Expansion of Heathrow Airport or Gatwick Airport could be damaging to health, the Green Party has claimed
Expansion of Heathrow or Gatwick airports could be damaging to health, the Green Party has claimed.
Keith Taylor, the Green MEP for the South East said a new runway could be "bad news for air quality".
Both airports have said they would meet legal limits on air quality.
A consultation by the Airports Commission on the issue ends on Friday with a recommendation to the government on airport expansion due in the next few weeks.
The commission ordered a further air quality assessment after the Supreme Court set a deadline for the government to produce new plans for reducing air pollution levels.
It is due to recommend which of the three short-listed schemes - two at Heathrow and one at Gatwick - should go ahead.
However along with the Green Party, local councils in the Heathrow area and the Gatwick Area Conservation Campaign have said the commission has underestimated the environmental impact airport expansion would have.
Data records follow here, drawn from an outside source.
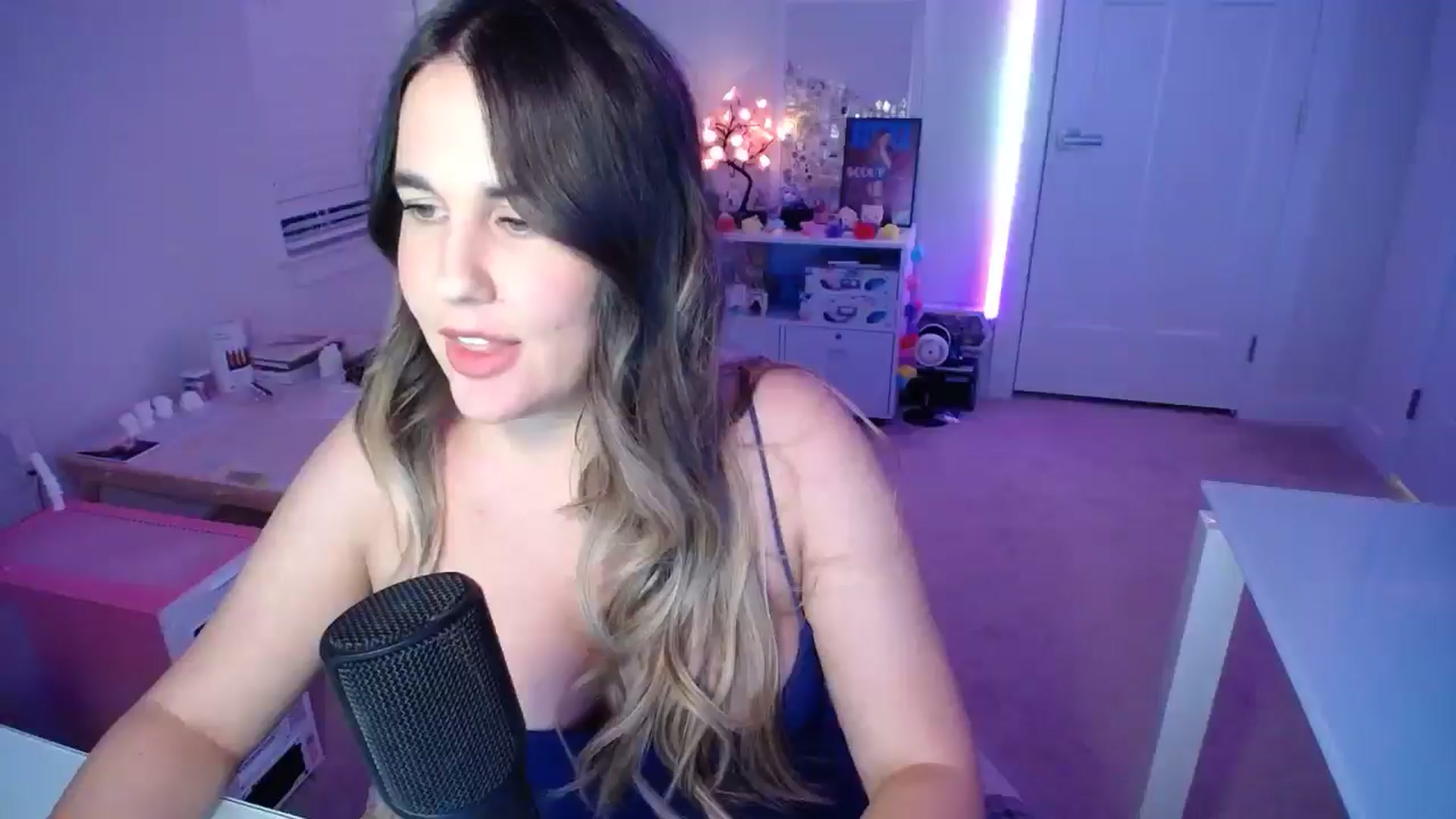 Gallery image thumbnail from Scout's myfreecams stream on, 11/13/2025, 04:10 image 16 of 20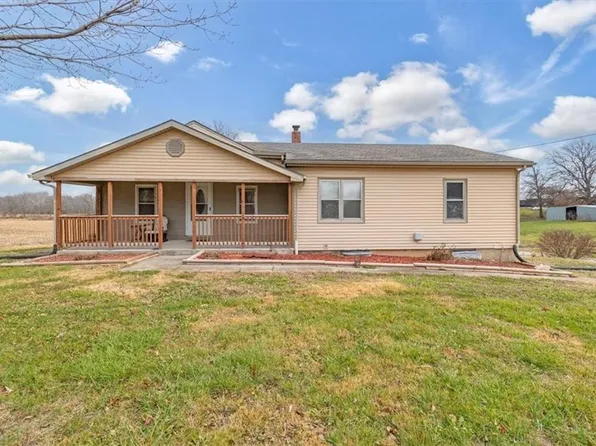 711 NW 1001st Rd, Holden, MO 64040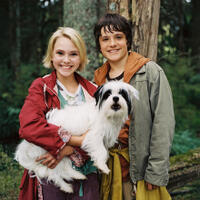 AnnaSophia Robb and Josh Hutcherson in "Bridge to Terabithia."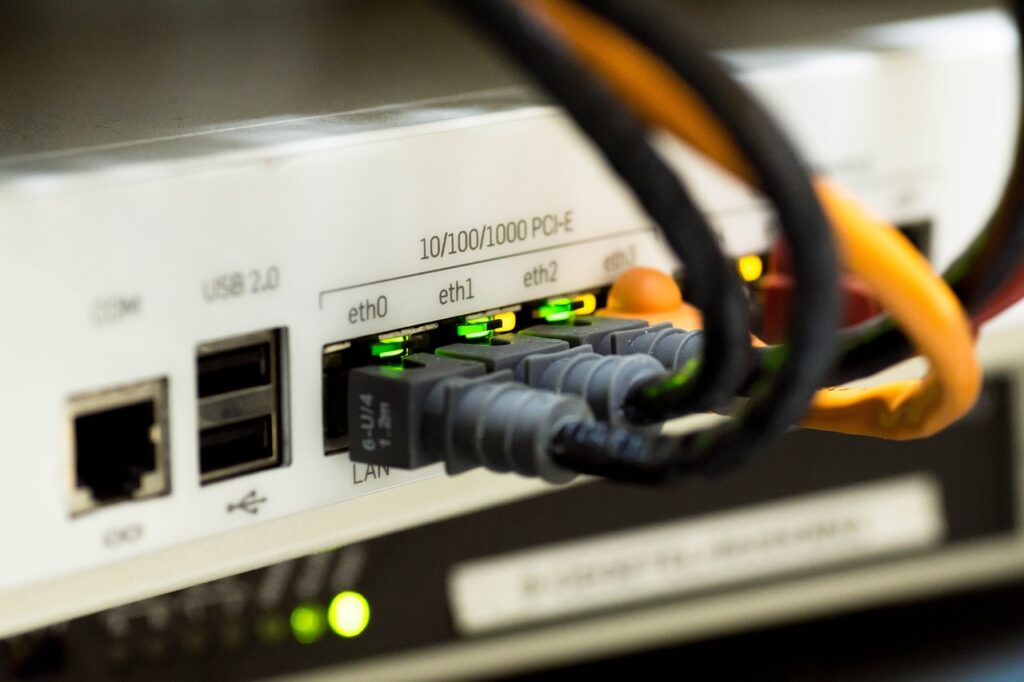 Cat5e vs Cat6: Which Ethernet Cable Should You Use?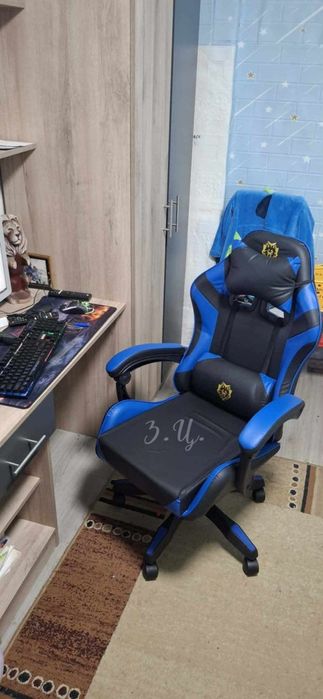 Геймърски стол с масаж и поставка за крака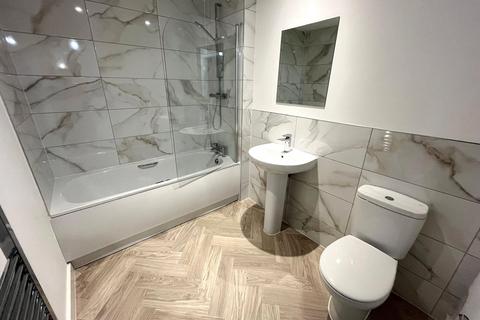 2 bedroom apartment to rent, Willow Court, Salford M6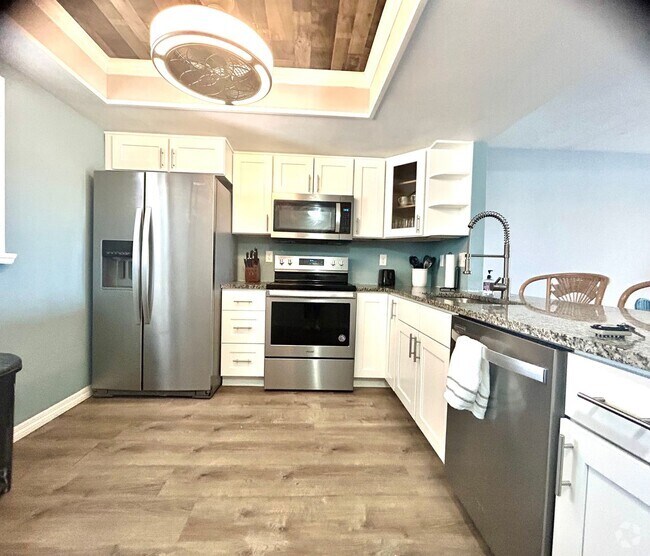 Building Photo - 2/2 Beautifully Remodeled, Furnished, With... Rental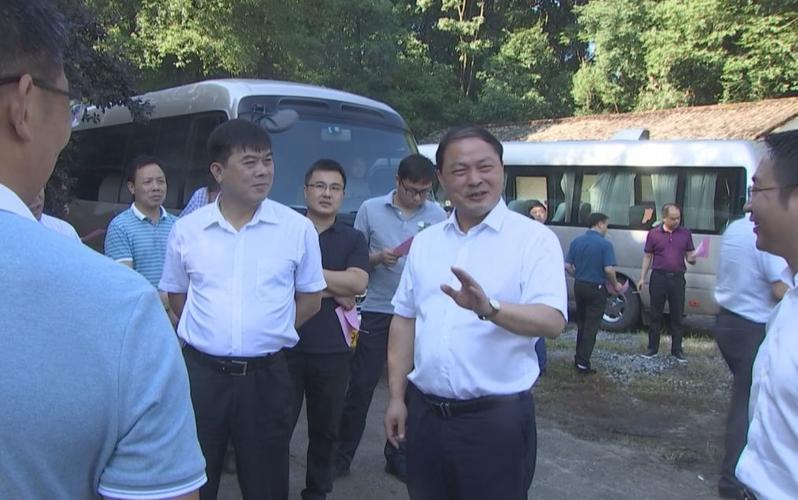 全城聚焦丨胡全顺对全县宅基地改革及殡葬改革工作提要求!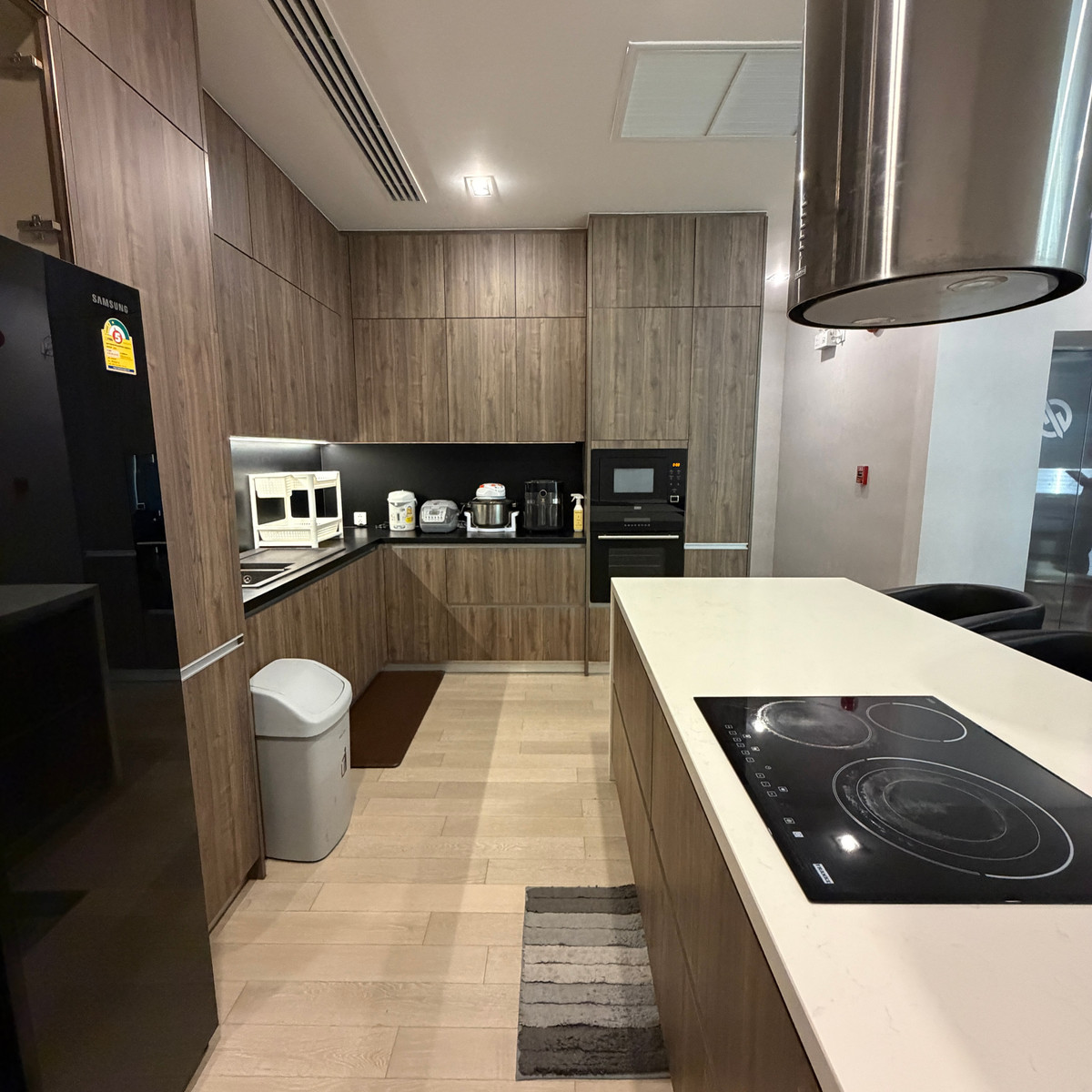 ขายบ้านโชคชัย4 ลาดพร้าว71 : ขายHome Office 5 ชั้น พร้อมลิฟท์ ติดห้างแบบเดินถึง — โซนเลียบด่วนรามอินทรา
Mr Taylor said: "The reality is that building any major new runways would be seriously bad news for air quality, rule out any chance of meeting our climate change targets, and would result in an unprecedented increase in noise levels."
Stewart Wingate, Gatwick's chief executive, agreed air quality was now "even more fundamental" to expansion decisions.
"[But] Heathrow currently breaches legal air quality limits and it defies common sense that a third [Heathrow] runway will solve the problem," he said.
"In contrast, Gatwick has never breached legal air quality limits and its location means it can guarantee that it never will."
Matt Gorman, Heathrow's sustainability and environment director, disagreed with Mr Wingate's assessment.
"The commission's air quality analysis has confirmed an expanded Heathrow will go beyond meeting local air quality limits," he said.